Christopher Webber


Christopher Webber is an English actor, dramatist, theatre director, writer and music critic.

Biography

Webber was born in Bowdon, Cheshire and educated at The Manchester Grammar School and the University of Kent at Canterbury. Starting his professional career with theatre directing work, for companies such as Orpheus Opera, Kent Opera, the new D'Oyly Carte Opera Company in Britain and the USA, and various other English companies, he soon broadened his portfolio to include musical journalism, as Opera and Classical Music Editor for Richard Branson's Event Magazine, as well as Music and Musicians Magazine.
As a writer, his early work included Bluff Your Way at the Races as well as many opera translations into English. Play commissions soon followed, beginning with a new English version of Sophocles's Philoctetes written for Offstage Downstairs. Later successes include Tatyana commissioned by Nottingham Playhouse, with Josie Lawrence in the title role, and Beverly Klein as her sister Olga; Dr Sullivan and Mr Gilbert ; and Green Tea, shortlisted for a Guinness Prize.
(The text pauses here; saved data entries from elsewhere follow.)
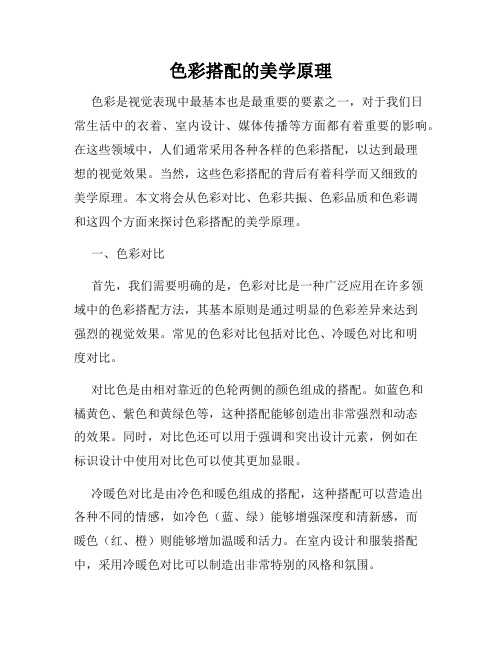 色彩搭配的美学原理

色彩是视觉表现中最基本也是最重要的要素之一，对于我们日常生活中的衣着、室内设计、媒体传播等方面都有着重要的影响。在这些领域中，人们通常采用各种各样的色彩搭配，以达到最理想的视觉效果。当然，这些色彩搭配的背后有着科学而又细致的美学原理。本文将会从色彩对比、色彩共振、色彩品质和色彩调和这四个方面来探讨色彩搭配的美学原理。

一、色彩对比

首先，我们需要明确的是，色彩对比是一种广泛应用在许多领域中的色彩搭配方法，其基本原则是通过明显的色彩差异来达到强烈的视觉效果。常见的色彩对比包括对比色、冷暖色对比和明度对比。

对比色是由相对靠近的色轮两侧的颜色组成的搭配。如蓝色和橘黄色、紫色和黄绿色等，这种搭配能够创造出非常强烈和动态的效果。同时，对比色还可以用于强调和突出设计元素，例如在标识设计中使用对比色可以使其更加显眼。

冷暖色对比是由冷色和暖色组成的搭配，这种搭配可以营造出各种不同的情感，如冷色（蓝、绿）能够增强深度和清新感，而暖色（红、橙）则能够增加温暖和活力。在室内设计和服装搭配中，采用冷暖色对比可以制造出非常特别的风格和氛围。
He is an authority on the Spanish zarzuela, and his book The Zarzuela Companion is a standard English work on the subject. He contributed the chapter on zarzuela to The Cambridge Companion to Operetta ; has written on Hispanic and Portuguese Music for The Oxford Companion to Music, Opera Magazine, Opera Now, Royal Opera Covent Garden and many other publications; has provided programme notes and translations for many concert and festival organisations including the New York Philharmonic Orchestra, Wexford Festival and Edinburgh Festival; and been Visiting Lecturer on the subject at various academic institutions, including the University of Tübingen and University of Valencia. For Oxford University Press's Bibliographies project, he wrote and curates the . He is also an advisory editor and contributor to the Oxford Dictionary of National Biography, having written many entries including those on his Manchester Grammar School contemporary Steven Pimlott, and Joyce Hatto. Webber has since been featured on British TV's Channel 4 and BBC Radio 4, in documentaries about Hatto, "the fraudster pianist".
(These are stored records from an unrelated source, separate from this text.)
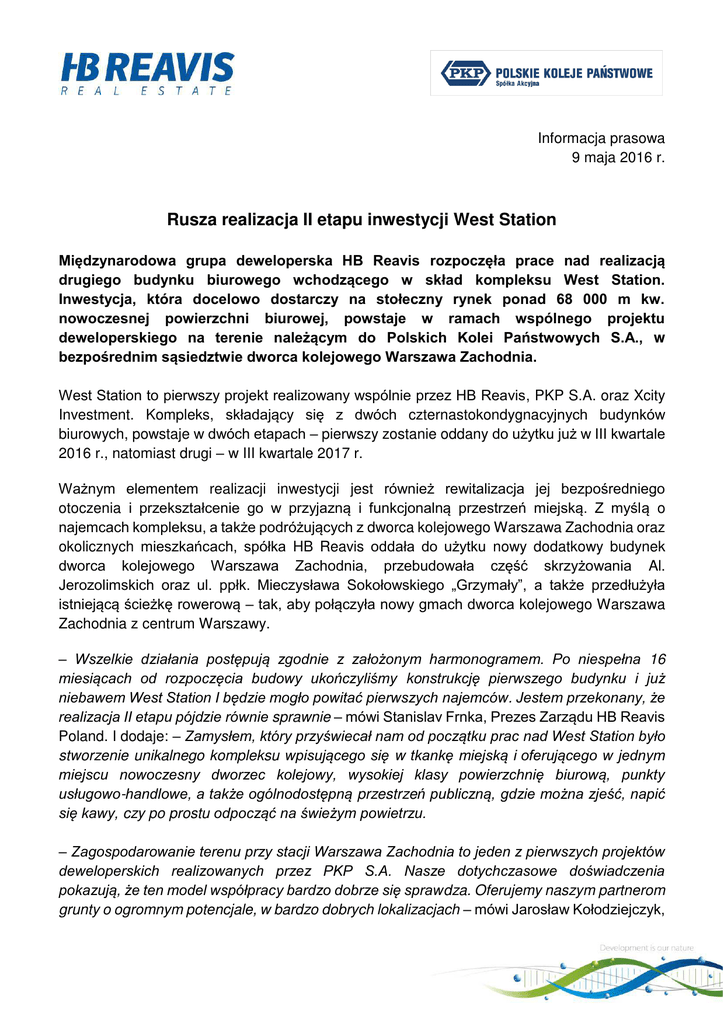 HB REAVIS
REAL ESTATE

PKP POLSKIE KOLEJE PAŃSTWOWE
Spółka Akcyjna

Informacja prasowa
9 maja 2016 r.

Rusza realizacja II etapu inwestycji West Station

Międzynarodowa grupa deweloperska HB Reavis rozpoczęła prace nad realizacją drugiego budynku biurowego wchodzącego w skład kompleksu West Station. Inwestycja, która docelowo dostarczy na stołeczny rynek ponad 68 000 m kw. nowoczesnej powierzchni biurowej, powstaje w ramach wspólnego projektu deweloperskiego na terenie należącym do Polskich Kolei Państwowych S.A., w bezpośrednim sąsiedztwie dworca kolejowego Warszawa Zachodnia.

West Station to pierwszy projekt realizowany wspólnie przez HB Reavis, PKP S.A. oraz Xcity Investment. Kompleks, składający się z dwóch czternastokondygnacyjnych budynków biurowych, powstaje w dwóch etapach – pierwszy zostanie oddany do użytku już w III kwartale 2016 r., natomiast drugi – w III kwartale 2017 r.

Ważnym elementem realizacji inwestycji jest również rewitalizacja jej bezpośredniego otoczenia i przekształcenie go w przyjazną i funkcjonalną przestrzeń miejską. Z myślą o najemcach kompleksu, a także podróżujących z dworca kolejowego Warszawa Zachodnia oraz okolicznych mieszkańcach, spółka HB Reavis oddała do użytku nowy dodatkowy budynek dworca kolejowego Warszawa Zachodnia, przebudowała część skrzyżowania Al. Jerozolimskich oraz ul. ppłk. Mieczysława Sokołowskiego „Grzymały", a także przedłużyła istniejącą ścieżkę rowerową – tak, aby połączyła nowy gmach dworca kolejowego Warszawa Zachodnia z centrum Warszawy.

– Wszelkie działania postępują zgodnie z założonym harmonogramem. Po niespełna 16 miesiącach od rozpoczęcia budowy ukończyliśmy konstrukcję pierwszego budynku i już niebawem West Station I będzie mogło powitać pierwszych najemców. Jestem przekonany, że realizacja II etapu pójdzie równie sprawnie – mówi Stanislav Frnka, Prezes Zarządu HB Reavis Poland. I dodaje: – Zamysłem, który przyświecał nam od początku prac nad West Station było stworzenie unikalnego kompleksu wpisującego się w tkankę miejską i oferującego w jednym miejscu nowoczesny dworzec kolejowy, wysokiej klasy powierzchnię biurową, punkty usługowo-handlowe, a także ogólnodostępną przestrzeń publiczną, gdzie można zjeść, napić się kawy, czy po prostu odpocząć na świeżym powietrzu.

– Zagospodarowanie terenu przy stacji Warszawa Zachodnia to jeden z pierwszych projektów deweloperskich realizowanych przez PKP S.A. Nasze dotychczasowe doświadczenia pokazują, że ten model współpracy bardzo dobrze się sprawdza. Oferujemy naszym partnerom grunty o ogromnym potencjale, w bardzo dobrych lokalizacjach – mówi Jarosław Kołodziejczyk,

Development is our nature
As an actor, he has worked in England's West End and Repertory Theatre, creating the role of Owl in the first stage version of Winnie-the-Pooh and taking part in world and/or international premières of plays by Alan Ayckbourn and Alan Bennett amongst others. He has also been an exponent in the field of corporate and medical professional actor-based roleplaying, especially noted for his work on development of feedback techniques, including his formulation of Advocate Feedback.